Carrie Chapman Catt’s journey to 19th Amendment glory began in 1872 when she was 13 years old. Asking why her mother was not accompanying her father to vote, she was disgusted when told that voting was far too important to entrust to women. Her struggle for women’s rights began that moment. With a steely determination and in defiance of a father who refused to support her, Carrie put herself through college – finishing first in her all-male class. She began her work for suffrage in 1887. A powerful speaker, it didn’t take long for her to gain notice; just three years later, Susan B. Anthony herself chose Carrie to succeed her as president of NAWSA.
“We who have come down from the last generation are reformers; but reformers are poor politicians,” said Carrie.
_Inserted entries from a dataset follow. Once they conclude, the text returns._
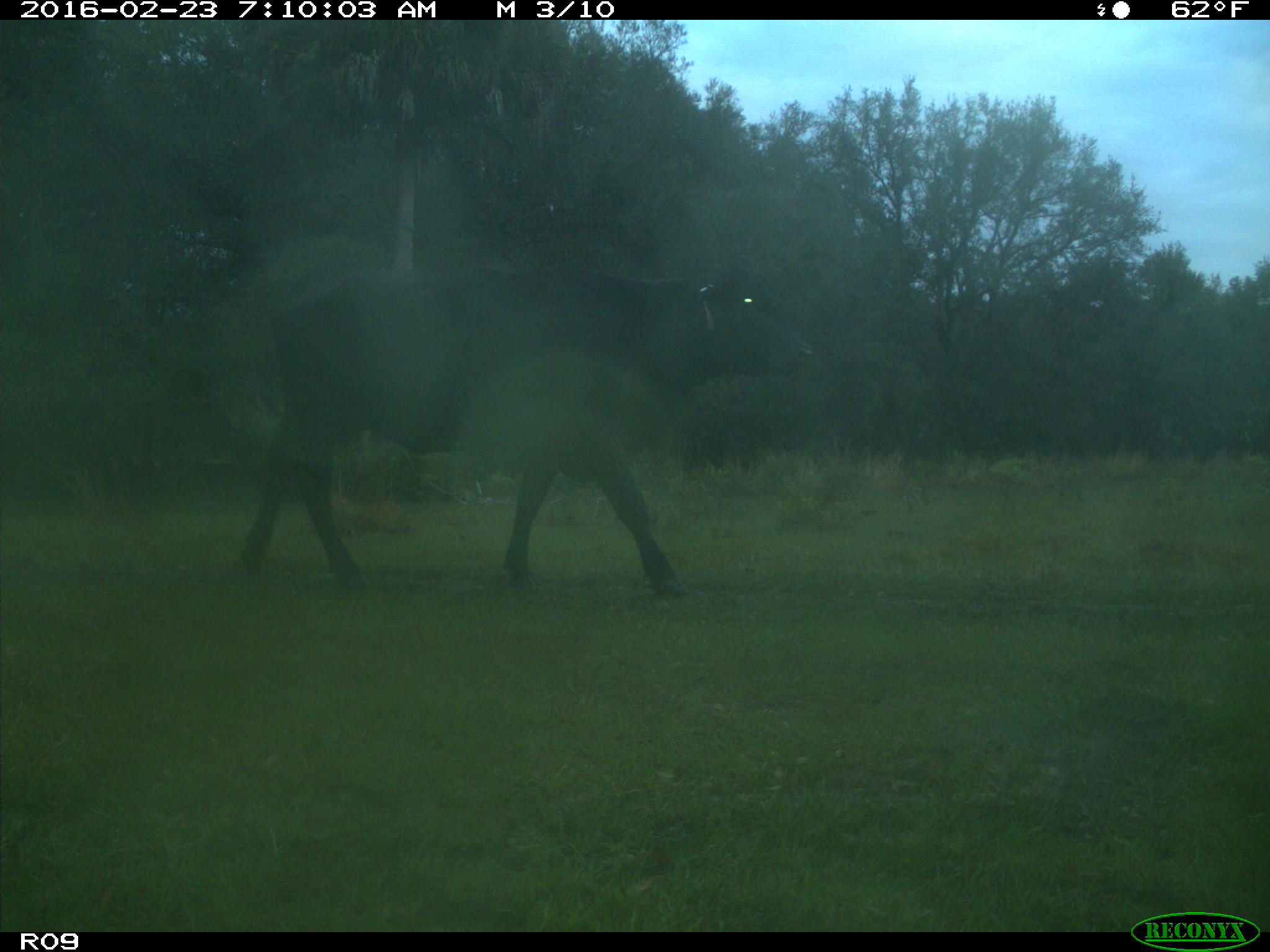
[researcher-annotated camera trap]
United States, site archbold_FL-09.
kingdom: Animalia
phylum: Chordata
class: Mammalia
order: Artiodactyla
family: Bovidae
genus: Bos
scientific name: Bos taurus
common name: domestic cow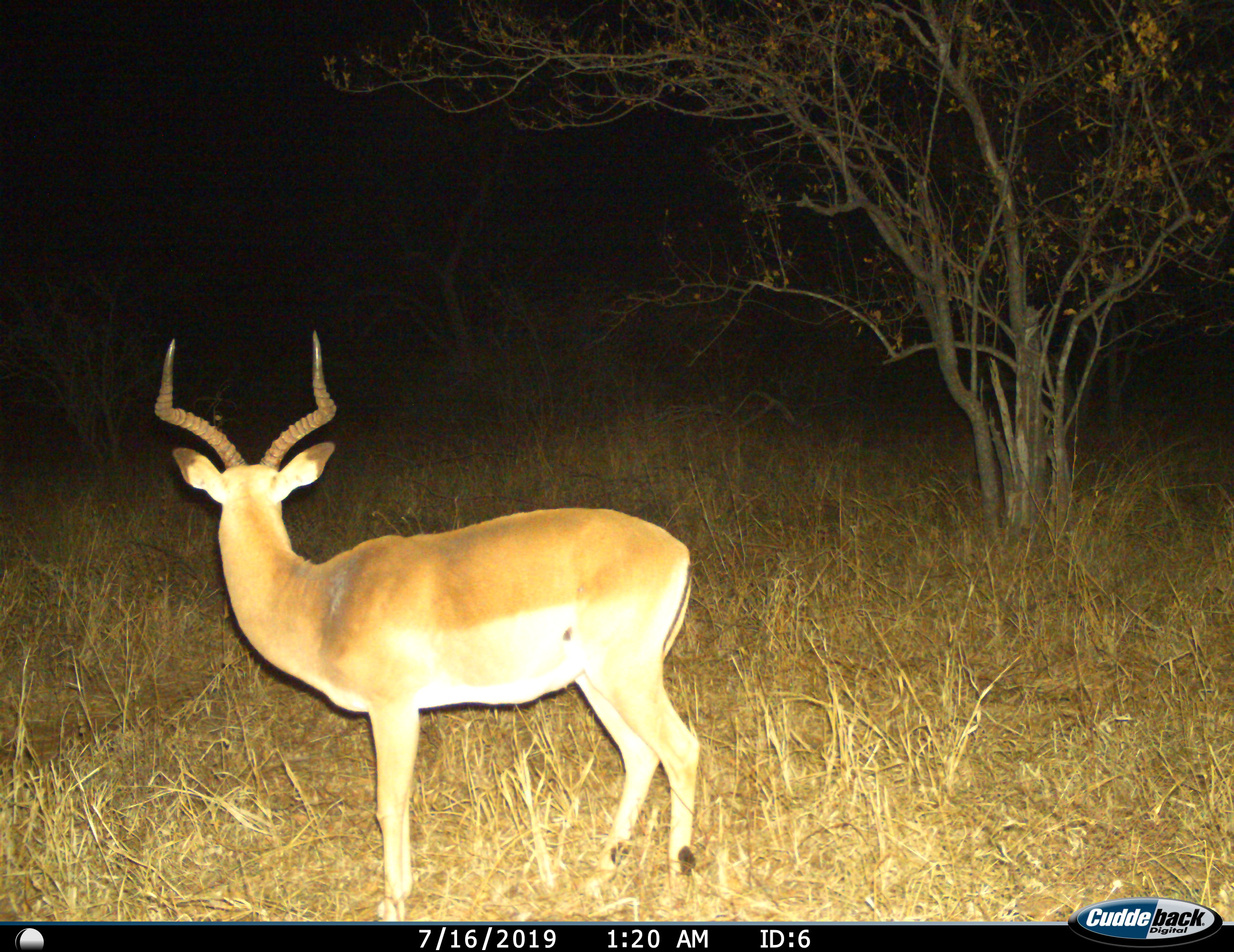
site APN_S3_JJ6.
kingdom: Animalia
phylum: Chordata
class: Mammalia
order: Artiodactyla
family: Bovidae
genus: Aepyceros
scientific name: Aepyceros melampus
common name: impala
Impala (Aepyceros melampus), count 1. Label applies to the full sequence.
Under her dynamic leadership, however, that was about to change. Carrie set out her vision, and re-deployed NAWSA’s members from agitators to political lobbyists. With the tide turning in their favour as women demonstrated their mettle at home and abroad in WWI, Catt spearheaded an avalanche of pressure on Washington that would prove triumphant.
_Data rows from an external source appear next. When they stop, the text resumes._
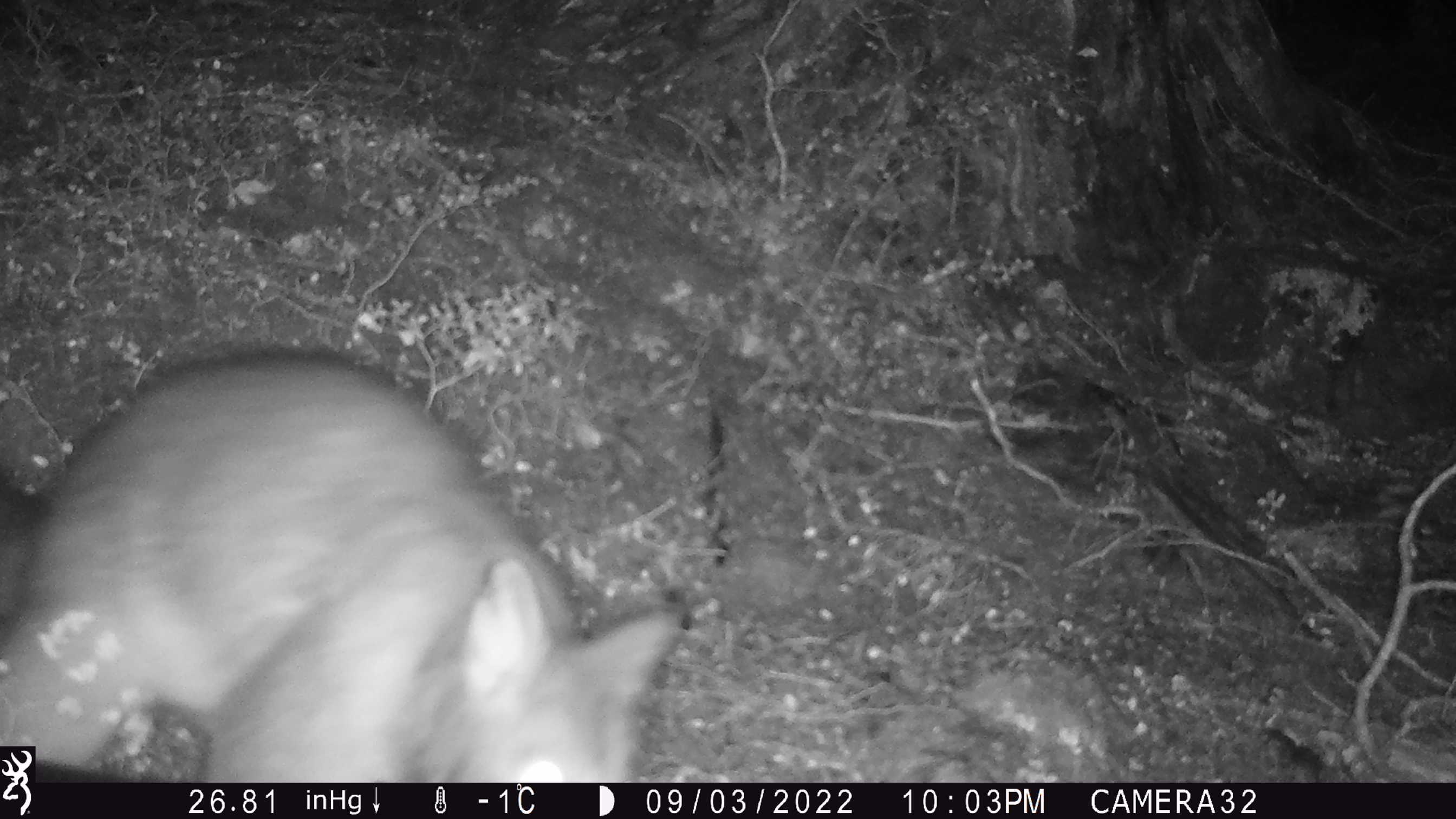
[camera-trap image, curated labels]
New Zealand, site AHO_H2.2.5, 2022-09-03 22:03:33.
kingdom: Animalia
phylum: Chordata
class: Mammalia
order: Diprotodontia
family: Phalangeridae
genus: Trichosurus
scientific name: Trichosurus vulpecula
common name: common brushtail possum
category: possum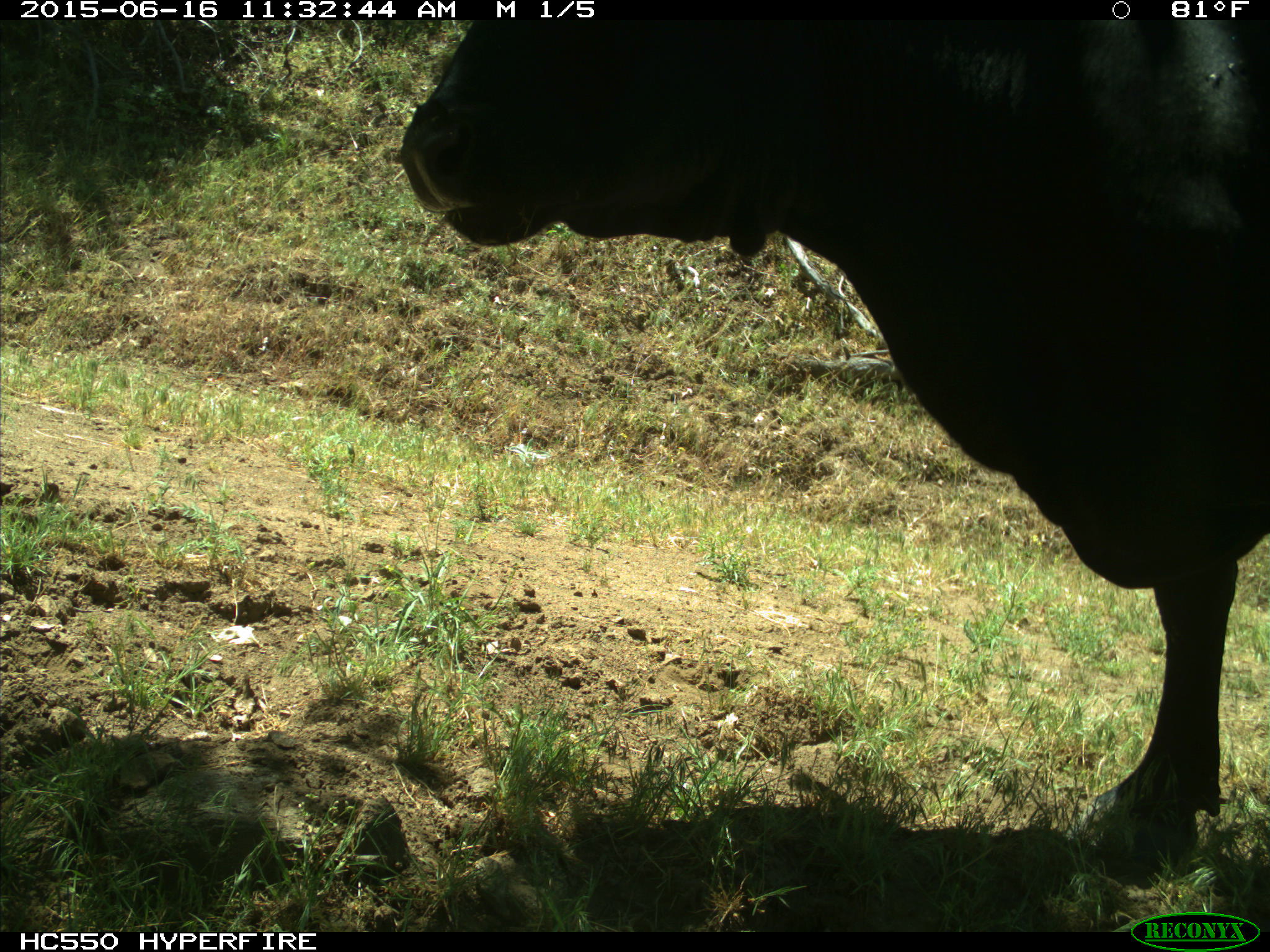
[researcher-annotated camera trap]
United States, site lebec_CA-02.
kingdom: Animalia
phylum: Chordata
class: Mammalia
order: Artiodactyla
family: Bovidae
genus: Bos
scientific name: Bos taurus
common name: domestic cow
Carrie Chapman Catt’s contributions have often been overlooked by subsequent generations of feminists who instead venerate the militant Alice Paul. But it was Paul’s militancy that pushed Woodrow Wilson towards Catt, who won the president over with her well-to-do manners and respect for authority. But winning over the president was no small act – Wilson had once called woman suffrage “the foundation of every evil in this country.” That Wilson eventually threw himself behind the drive to win women the vote – he personally lobbied the House and pleaded with the Senate – can be credited much to Carrie Chapman Catt’s shrewdness.
In 1912, a pessimistic Catt – aged 52 and battle-weary – wrote to a friend that maybe some day a woman would rise up and lead her sisters to suffrage victory. “Perhaps she is growing up now,” she mused. But women wouldn’t have to wait yet another generation for their future leader. The woman Carrie Chapman Catt envisioned turned out to be herself, after all.